» Passage shown:
The operation of the sewing machine 1 will now be described together with an image displaying processing. The control section 32 of the sewing machine 1 executes the control of the entire sewing machine 1 and an image displaying processing as shown in FIG. 5. The processing in the embroidery sewing will be exemplified in the following description. Upon start of embroidery sewing by user's depression of the start/stop switch 15, the control section 32 determines a background image display range based on embroidery data (a contour and size of embroidery pattern) (step S101). The background image display range refers to a display range of the image of underside of the workplace cloth W to be displayed on the display 7. A location where sewing is to be executed is associated with a display location on a screen where an image of the underside of an embroidery pattern sewn onto the workpiece cloth is displayed on the basis of embroidery data of an embroidery pattern selected by the user.
More specifically, the control section 32 determines a location of a predetermined point 22 on the display 7 as a point corresponding to a specified point P1 when starting the sewing at the point P1 on a star-shaped embroidery pattern 38 as shown in FIG. 6A, for example. The entire embroidery pattern 38 can be displayed on the display 7 when the point P2 is determined to be located on an upper part of the display 7. The control section 32 thus determines the background image display range. FIGS. 6A to 6C eliminate the needle 12 and the like and schematically illustrate hatched parts of the embroidery pattern which have been moved or passed along the upper surfaces of the first and second imaging members.
When having determined the background image display range, the control section 32 further determines whether or not the needle 12 is in a needle-up state (step S102). “Needle-up” means that the needle 12 occupies a predetermined location above the workpiece cloth W. The control section 32 determines whether or not the needle 12 is in the needle-up state, based on the location of the needle 12 detected by the needle position detection section 34. When determining that the needle 12 is not in the needle-up state (NO at step S102), the control section 32 stops the imaging process (step S103). When not in the needle-up state, the needle 12 is in the needle-down state where the needle 12 has penetrated the workpiece cloth W, occupying a predetermined location below the workpiece cloth W. In this case, the workpiece cloth W is stopped by the embroidery frame transfer device 5. Accordingly, the control section 32 stops the imaging process.

» Input data:
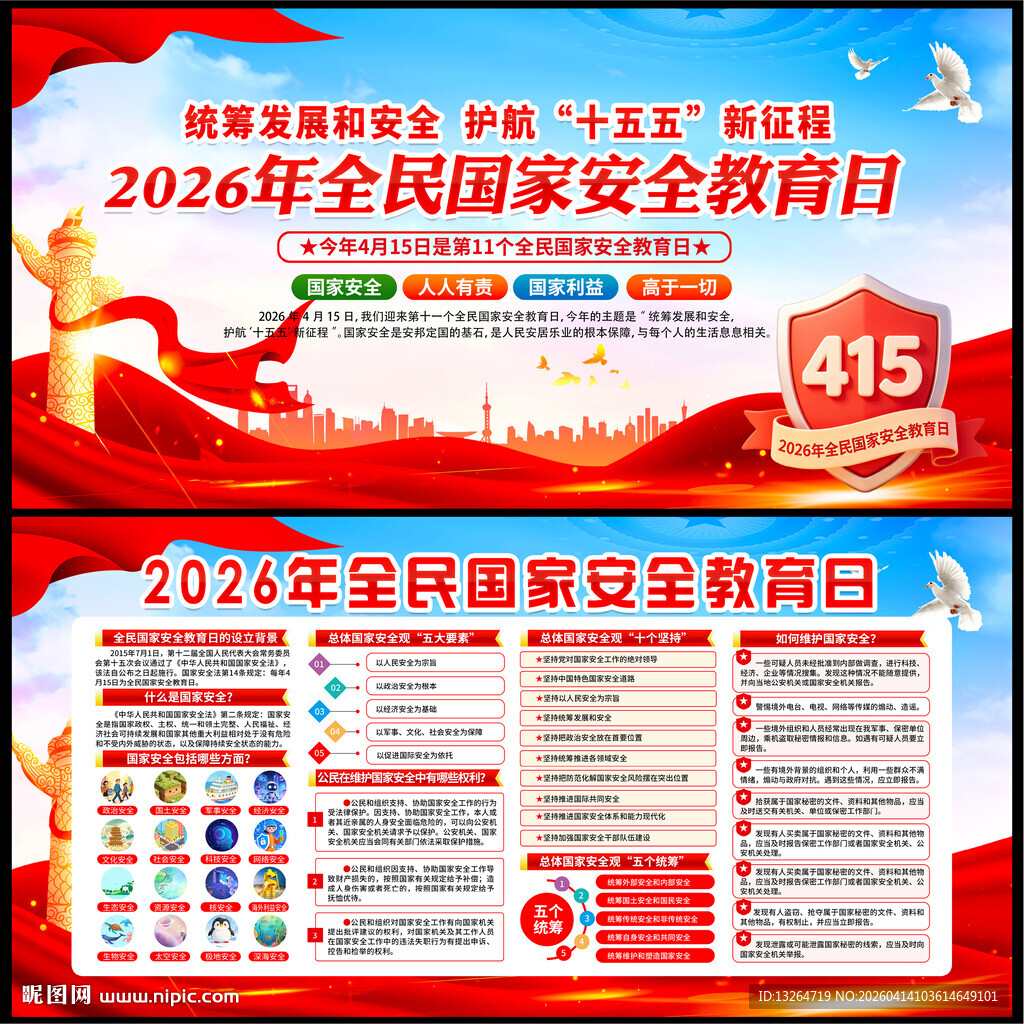 2026年全民国家安全教育日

» Assignment 1: Repeat the part of the sewing machine passage starting with "More specifically, the" and going on through "second imaging members.".
» Assignment 2:
Answer these questions using the sewing machine passage:
(a) What user action starts embroidery sewing?
(b) Which step number covers determining whether the needle 12 is in the needle-up state?
(c) Which section detects the location of the needle 12?
The listing has no connection to the sewing machine passage.

» Task response 1:
More specifically, the control section 32 determines a location of a predetermined point 22 on the display 7 as a point corresponding to a specified point P1 when starting the sewing at the point P1 on a star-shaped embroidery pattern 38 as shown in FIG. 6A, for example. The entire embroidery pattern 38 can be displayed on the display 7 when the point P2 is determined to be located on an upper part of the display 7. The control section 32 thus determines the background image display range. FIGS. 6A to 6C eliminate the needle 12 and the like and schematically illustrate hatched parts of the embroidery pattern which have been moved or passed along the upper surfaces of the first and second imaging members.

» Task response 2:
(a) Depressing the start/stop switch 15.
(b) Step S102.
(c) The needle position detection section 34.